Heparin-Induced Thrombocytopenia (HIT)

• HIT is an immune-mediated adverse drug effect characterized by platelet activation, hypercoagulability, and an increased risk for thrombosis, both venous and arterial 3.
• The condition is mediated by an antibody that has specificity for a complex between heparin and platelet factor 4, a secreted platelet alpha-granule protein 4.
• Clinical thrombosis in HIT may be arterial or venous, and treatment requires discontinuation of heparin and institution of an alternative anticoagulant 4, 5.

Diagnosis and Management of HIT

• The diagnosis of HIT is supported by the detection of heparin-dependent, platelet-activating antibodies 3.
• Treatment includes cessation of heparin and the use of an alternative non-heparin anticoagulant, such as danaparoid, lepirudin, or argatroban 3.
• Recent studies have also explored the use of direct oral anticoagulants (DOACs) in the treatment of HIT, although their use is currently recommended for clinically stable patients without severe thrombotic complications 6.

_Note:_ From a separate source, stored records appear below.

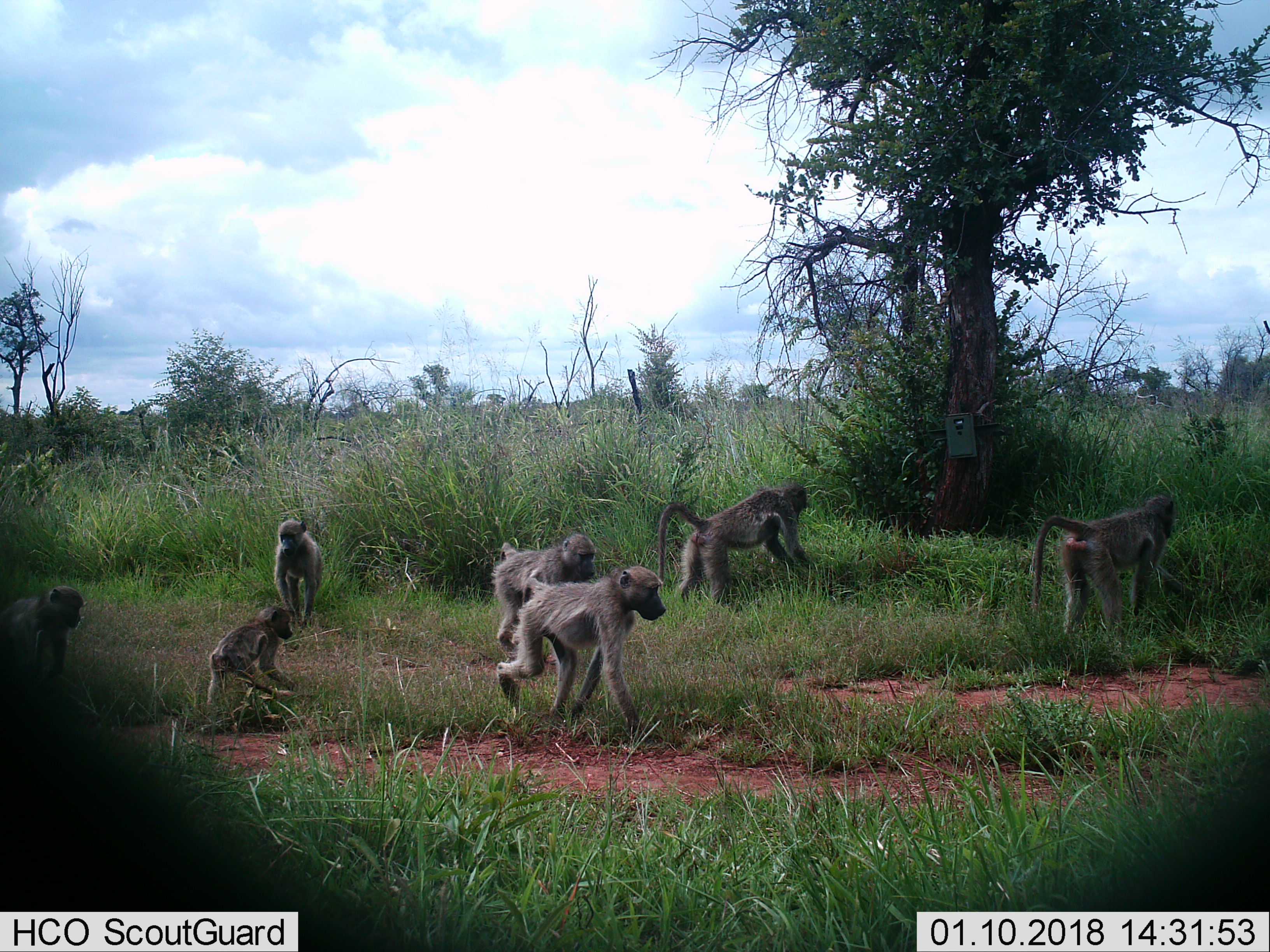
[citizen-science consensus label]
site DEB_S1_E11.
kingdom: Animalia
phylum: Chordata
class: Mammalia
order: Primates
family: Cercopithecidae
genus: Papio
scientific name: Papio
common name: baboon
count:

Key Considerations in HIT Management

• Prompt suspension of heparin is necessary if HIT is suspected, followed by initiation of non-heparin anticoagulant therapy 6.
• Warfarin must be avoided or postponed in the acute phase of HIT, as it poses a high risk for coumarin necrosis, particularly limb loss due to venous limb gangrene 3.
• The use of fondaparinux and DOACs is contraindicated in severe renal insufficiency 6.